Dating Vs. Relationships
The year 2016 was one for my personal dating record book. I was in a relationship for nine months. That didn’t work out, but it was the longest relationship I have ever had. I had a long distance flame I had been talking to on and off for four years. We finally met face-to-face last year. Our time together lasted 24 hours. But hey, she flew in from Amsterdam. International game achievement unlocked.

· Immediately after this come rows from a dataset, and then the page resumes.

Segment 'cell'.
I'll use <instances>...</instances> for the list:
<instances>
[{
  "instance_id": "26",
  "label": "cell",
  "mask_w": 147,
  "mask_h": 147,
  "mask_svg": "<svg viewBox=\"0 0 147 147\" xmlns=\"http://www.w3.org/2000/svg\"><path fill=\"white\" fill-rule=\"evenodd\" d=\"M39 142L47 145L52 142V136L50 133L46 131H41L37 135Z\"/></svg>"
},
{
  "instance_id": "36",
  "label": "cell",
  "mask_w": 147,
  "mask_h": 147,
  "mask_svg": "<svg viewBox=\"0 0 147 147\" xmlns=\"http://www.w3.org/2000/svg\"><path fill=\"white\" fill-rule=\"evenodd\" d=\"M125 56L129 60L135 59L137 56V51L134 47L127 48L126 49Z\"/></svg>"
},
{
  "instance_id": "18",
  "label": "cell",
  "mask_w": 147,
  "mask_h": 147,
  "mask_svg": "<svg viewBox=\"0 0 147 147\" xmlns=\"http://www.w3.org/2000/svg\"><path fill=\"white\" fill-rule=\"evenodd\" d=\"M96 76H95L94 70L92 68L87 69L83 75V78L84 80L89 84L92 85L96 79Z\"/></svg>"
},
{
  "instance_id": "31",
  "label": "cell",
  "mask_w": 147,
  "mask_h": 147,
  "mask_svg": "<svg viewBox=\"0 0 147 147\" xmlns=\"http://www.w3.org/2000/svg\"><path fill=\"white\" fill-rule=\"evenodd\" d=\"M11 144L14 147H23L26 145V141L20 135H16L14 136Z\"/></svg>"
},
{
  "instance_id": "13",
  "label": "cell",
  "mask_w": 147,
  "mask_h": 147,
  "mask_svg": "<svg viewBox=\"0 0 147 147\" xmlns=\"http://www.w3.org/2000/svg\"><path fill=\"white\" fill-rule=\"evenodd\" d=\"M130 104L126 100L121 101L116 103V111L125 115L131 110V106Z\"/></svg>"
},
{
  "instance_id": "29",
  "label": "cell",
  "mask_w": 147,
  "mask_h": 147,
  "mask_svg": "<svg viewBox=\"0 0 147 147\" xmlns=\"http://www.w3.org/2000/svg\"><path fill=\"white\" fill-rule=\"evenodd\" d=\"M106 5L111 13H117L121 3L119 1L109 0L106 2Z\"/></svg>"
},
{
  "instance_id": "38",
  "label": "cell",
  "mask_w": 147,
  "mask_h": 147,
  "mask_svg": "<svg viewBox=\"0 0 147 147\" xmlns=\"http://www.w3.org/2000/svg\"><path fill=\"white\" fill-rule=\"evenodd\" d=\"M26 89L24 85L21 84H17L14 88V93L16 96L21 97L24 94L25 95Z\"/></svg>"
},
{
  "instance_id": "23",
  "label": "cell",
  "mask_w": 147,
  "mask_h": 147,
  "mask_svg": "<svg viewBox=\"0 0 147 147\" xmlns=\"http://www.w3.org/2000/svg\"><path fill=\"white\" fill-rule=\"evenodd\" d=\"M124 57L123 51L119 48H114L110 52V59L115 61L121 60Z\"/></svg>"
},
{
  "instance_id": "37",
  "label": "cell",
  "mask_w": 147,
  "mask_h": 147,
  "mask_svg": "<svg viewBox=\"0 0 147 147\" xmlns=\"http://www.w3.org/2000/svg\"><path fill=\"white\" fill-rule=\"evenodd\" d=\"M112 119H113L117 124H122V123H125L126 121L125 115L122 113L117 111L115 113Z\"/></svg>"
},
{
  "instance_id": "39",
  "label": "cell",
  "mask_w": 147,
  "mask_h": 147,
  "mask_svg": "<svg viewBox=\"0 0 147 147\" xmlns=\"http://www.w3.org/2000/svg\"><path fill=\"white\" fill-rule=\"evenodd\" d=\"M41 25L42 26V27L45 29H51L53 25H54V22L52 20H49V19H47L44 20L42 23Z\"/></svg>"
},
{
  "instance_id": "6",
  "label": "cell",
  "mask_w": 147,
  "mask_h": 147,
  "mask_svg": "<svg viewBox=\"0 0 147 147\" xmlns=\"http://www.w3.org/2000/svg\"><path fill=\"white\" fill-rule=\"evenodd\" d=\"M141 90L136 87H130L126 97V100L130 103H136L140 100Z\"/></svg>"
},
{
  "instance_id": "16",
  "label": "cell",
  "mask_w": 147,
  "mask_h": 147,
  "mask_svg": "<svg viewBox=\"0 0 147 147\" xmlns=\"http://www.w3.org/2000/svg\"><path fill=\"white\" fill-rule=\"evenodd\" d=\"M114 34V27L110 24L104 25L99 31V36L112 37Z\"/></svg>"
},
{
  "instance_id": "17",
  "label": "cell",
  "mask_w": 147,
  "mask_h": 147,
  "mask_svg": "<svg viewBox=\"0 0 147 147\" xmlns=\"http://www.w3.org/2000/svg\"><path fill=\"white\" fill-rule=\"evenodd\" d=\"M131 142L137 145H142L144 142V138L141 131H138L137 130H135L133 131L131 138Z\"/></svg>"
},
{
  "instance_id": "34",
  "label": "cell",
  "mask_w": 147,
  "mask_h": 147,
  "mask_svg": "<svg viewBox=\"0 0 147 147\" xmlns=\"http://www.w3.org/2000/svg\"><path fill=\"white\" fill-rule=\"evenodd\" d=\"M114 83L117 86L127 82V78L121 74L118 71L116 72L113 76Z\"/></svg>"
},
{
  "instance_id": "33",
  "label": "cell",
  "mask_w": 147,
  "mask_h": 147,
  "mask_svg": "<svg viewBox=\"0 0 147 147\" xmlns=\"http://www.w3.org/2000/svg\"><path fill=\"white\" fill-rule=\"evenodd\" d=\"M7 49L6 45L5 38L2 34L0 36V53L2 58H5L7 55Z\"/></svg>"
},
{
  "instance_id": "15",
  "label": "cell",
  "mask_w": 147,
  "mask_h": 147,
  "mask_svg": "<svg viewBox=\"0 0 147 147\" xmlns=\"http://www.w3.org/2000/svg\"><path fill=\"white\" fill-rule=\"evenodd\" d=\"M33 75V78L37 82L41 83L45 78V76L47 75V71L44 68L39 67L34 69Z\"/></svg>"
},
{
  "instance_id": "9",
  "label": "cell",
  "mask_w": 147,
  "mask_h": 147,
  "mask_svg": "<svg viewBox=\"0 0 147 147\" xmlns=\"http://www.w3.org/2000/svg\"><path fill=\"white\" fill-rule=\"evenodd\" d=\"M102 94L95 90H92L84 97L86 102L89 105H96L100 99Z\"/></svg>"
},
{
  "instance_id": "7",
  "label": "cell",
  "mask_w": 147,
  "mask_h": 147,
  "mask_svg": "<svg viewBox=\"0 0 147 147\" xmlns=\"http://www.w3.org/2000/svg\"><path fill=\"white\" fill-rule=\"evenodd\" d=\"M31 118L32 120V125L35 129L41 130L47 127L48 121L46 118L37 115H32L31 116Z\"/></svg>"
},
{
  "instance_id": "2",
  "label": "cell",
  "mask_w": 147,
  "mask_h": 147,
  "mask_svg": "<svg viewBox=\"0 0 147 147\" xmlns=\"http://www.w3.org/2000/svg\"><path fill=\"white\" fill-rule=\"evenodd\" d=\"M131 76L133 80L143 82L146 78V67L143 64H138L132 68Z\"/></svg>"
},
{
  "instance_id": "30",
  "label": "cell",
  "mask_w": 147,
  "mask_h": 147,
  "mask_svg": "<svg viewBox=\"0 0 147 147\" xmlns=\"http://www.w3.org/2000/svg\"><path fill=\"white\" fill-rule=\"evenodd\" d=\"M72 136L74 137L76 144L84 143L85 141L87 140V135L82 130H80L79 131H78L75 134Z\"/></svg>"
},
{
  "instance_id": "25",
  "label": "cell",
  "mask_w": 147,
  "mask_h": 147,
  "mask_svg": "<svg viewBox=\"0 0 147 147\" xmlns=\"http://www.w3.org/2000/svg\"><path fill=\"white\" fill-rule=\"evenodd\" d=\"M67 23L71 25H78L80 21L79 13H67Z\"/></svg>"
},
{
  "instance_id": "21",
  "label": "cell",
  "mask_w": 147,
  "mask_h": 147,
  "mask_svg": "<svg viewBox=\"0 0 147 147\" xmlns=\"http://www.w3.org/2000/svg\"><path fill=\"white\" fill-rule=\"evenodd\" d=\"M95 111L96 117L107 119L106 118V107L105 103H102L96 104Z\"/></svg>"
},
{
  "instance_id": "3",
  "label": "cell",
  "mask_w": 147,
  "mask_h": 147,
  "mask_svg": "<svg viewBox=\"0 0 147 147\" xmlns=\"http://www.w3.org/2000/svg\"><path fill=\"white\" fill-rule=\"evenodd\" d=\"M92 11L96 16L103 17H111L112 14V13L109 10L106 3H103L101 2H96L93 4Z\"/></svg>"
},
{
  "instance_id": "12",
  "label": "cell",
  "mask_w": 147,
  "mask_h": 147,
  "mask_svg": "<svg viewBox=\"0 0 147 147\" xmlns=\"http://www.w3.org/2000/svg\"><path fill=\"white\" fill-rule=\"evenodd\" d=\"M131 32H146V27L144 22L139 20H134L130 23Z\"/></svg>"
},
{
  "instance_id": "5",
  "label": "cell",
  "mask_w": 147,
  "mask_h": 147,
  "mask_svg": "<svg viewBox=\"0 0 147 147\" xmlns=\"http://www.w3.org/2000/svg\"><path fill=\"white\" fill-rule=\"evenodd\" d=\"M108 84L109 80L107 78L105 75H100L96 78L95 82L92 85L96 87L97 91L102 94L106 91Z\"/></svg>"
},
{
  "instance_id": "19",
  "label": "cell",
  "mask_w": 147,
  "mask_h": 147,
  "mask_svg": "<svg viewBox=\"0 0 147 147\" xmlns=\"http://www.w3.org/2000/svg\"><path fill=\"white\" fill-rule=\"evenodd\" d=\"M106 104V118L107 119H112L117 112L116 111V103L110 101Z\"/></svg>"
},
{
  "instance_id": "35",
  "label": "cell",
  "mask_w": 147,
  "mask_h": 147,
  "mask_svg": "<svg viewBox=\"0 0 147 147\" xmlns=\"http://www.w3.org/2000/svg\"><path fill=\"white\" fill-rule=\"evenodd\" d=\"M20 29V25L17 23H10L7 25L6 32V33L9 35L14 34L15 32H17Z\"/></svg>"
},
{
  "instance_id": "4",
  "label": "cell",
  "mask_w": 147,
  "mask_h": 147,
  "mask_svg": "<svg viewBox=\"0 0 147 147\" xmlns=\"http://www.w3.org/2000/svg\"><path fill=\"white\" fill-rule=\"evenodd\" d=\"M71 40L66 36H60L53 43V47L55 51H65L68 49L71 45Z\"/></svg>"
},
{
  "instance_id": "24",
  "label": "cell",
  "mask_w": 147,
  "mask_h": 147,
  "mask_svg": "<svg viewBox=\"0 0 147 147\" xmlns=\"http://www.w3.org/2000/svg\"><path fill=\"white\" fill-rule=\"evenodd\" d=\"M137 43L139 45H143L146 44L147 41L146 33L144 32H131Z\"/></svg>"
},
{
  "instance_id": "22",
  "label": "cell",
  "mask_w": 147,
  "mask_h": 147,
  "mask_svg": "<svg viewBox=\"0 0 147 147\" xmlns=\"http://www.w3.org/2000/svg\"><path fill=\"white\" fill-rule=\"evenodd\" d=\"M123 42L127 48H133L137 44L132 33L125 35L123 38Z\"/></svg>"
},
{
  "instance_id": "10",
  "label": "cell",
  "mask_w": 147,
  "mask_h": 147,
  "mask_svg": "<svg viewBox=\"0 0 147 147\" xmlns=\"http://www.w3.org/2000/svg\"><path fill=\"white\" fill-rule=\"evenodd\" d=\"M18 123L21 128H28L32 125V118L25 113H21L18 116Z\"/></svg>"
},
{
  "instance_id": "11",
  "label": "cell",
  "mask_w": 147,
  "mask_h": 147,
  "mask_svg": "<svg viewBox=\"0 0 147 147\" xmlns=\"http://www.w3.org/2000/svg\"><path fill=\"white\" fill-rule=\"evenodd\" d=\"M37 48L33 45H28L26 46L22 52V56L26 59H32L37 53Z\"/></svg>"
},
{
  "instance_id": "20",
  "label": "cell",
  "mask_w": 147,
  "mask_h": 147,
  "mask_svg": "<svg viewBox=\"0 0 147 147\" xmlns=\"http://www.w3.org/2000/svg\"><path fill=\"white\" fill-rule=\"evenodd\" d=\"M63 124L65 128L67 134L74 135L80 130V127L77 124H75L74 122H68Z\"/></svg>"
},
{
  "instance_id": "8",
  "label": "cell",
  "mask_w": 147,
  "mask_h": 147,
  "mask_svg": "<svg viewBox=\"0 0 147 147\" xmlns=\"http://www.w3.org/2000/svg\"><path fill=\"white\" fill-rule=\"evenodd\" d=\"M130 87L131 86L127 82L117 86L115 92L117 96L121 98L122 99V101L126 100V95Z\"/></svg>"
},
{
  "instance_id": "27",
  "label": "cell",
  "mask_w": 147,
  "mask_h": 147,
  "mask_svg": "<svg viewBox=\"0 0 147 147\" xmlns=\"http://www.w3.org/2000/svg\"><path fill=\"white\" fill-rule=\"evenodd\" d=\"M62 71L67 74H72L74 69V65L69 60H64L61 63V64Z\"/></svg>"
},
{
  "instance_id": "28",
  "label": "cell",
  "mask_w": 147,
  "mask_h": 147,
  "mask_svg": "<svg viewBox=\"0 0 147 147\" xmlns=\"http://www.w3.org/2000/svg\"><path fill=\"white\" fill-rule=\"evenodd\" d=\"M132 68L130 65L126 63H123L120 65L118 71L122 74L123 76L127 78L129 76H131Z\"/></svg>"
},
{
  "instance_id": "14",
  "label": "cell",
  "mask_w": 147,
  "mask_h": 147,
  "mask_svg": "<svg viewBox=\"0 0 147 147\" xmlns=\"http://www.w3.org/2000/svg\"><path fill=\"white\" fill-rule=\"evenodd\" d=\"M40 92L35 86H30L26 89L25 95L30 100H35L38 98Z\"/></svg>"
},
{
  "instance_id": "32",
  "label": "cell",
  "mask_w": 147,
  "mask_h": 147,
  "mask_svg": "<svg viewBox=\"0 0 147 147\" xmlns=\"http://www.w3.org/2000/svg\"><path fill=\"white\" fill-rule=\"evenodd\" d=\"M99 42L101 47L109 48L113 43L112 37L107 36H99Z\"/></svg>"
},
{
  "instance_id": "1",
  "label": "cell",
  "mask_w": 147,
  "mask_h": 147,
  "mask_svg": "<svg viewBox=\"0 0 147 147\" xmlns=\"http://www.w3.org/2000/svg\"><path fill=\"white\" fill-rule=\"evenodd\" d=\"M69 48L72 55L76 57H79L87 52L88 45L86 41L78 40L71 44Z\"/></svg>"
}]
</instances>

After my nine-month relationship break up, I reacquainted myself with all the dating apps. I have found that you hit waves of success on dating apps at different times of the year. The winter season into the new year until Valentine’s day is usually a eco-rich time for women who are “trying this online dating thing one more time.”
I found Tinder to be satisfactory. Also, I downloaded Meld, a dating app for black professionals. MY GOD! I finally tapped into a dating demographic where I was valued and a hot commodity. Mind you, I am civil engineer working for a Fortune 100 company. I have my own place, a nice car, I am physically fit, and I have a Yorkie (showing my sensitivity). My success, my intellect and uniqueness worked for me. I talked to and dated a lot of women to close out the year. I don’t care to brag or number them. I’m leading to a revealing point. I became overloaded with so much dating and not having a real connection with anyone. I realized that I was in a toxic dating cycle. I hadn’t healed from my last relationship. I was trying to find the next relationship to flex on my ex.
My only gripe with the women that I was dating was that they were doing the same thing. None of us had healed properly from past experiences. So there were a lot of abrupt fights about gender differences and negative stereotypes. There were a lot of personal attacks instead of trusting and being vulnerable. I decided to opt out of dating so I could practice self-love and care. I wanted to be a better person. I didn’t want to be broken man looking for someone to fix me.
I also realized that my spending was unchecked and out of control. I firmly believe that if you don’t want to spend money to date, then don’t date. However, in relationships, couples have greater purposes for their money such as travel or buying a home. They will find ways to save more money, instead of spending it.
I wanted a real relationship. I was not over the past relationship. It honestly took me over three months, a severe asthma attack, a two-day hospital stay, a and a melodramatic holiday season for me to be ready to move on. During this time, my best friend, who I have entitled my Relationship Sponsor, introduced me to a woman who she described as “drama free.” By introduced, I mean she gave me her picture and cell phone number. I texted her, and the first two weeks consisted of texting “How’s your day?”, phone calls and video chats. We had the one simple thing that makes a relationship work, being mindful.
Our first date was out of the ordinary. We had already established a deep connection through our phone conversations. The first date was more of a face-to-face confirmation. During our date, we made a commitment to each other that I will always remember and cherish. We both had relationship work to do, and we wanted to do it with each other.
We have kept that commitment for over three months now. We’ve discussed feelings of moving too fast. Life has taken matters into its own hands. All the qualities that I listed earlier that I thought made me a prime bachelor, life taught me that they don’t mean shit. Last December, I suffered the worst asthma attack I have ever experienced. I hadn’t had an asthma attack in 13 years. I left my job to rush home and take my rescue inhaler. The inhaler failed and I slipped into a panic attack, then respiratory failure. I had to call 9–1–1. An ambulance came and rushed me to the hospital. Within 45 minutes, I was relieved of my attack and my breathing relaxed. However, there were other health complications that were ultimately the result of me not taking care of my body. I was dehydrated and I had a viral infection. I was admitted and kept for two days. During my hospital stay, three people came to visit me. My mom, my sister, and my girlfriend (the “drama free” one, keep up). It was intense for her and I told her that this was the worst from me she would have to experience. She took me home from the hospital and we had Thai food. She was there for me in my worst time.
So my health failed me. Check! Life, what about my career?
My current struggle is that I am being let go from the Fortune 100 company that I was boasting about earlier. I noticed an uptick in my dating matches once I was hired by this company. I was living the good life. I won’t get into the details of my departure. I won’t go into any assertions of injustice. I’m just going to say that I am devastated by this news. I haven’t experienced so much uncertainty in my life in such a short span of time. My girlfriend has been there though all of this. When I told her my job was letting me go, she said, “We are going to get through this.” She said, “We.”
As I laid in bed with her this late Sunday morning, I told her, “This is the most vulnerable I have been with anyone.”
I couldn’t say that to someone I was just dating.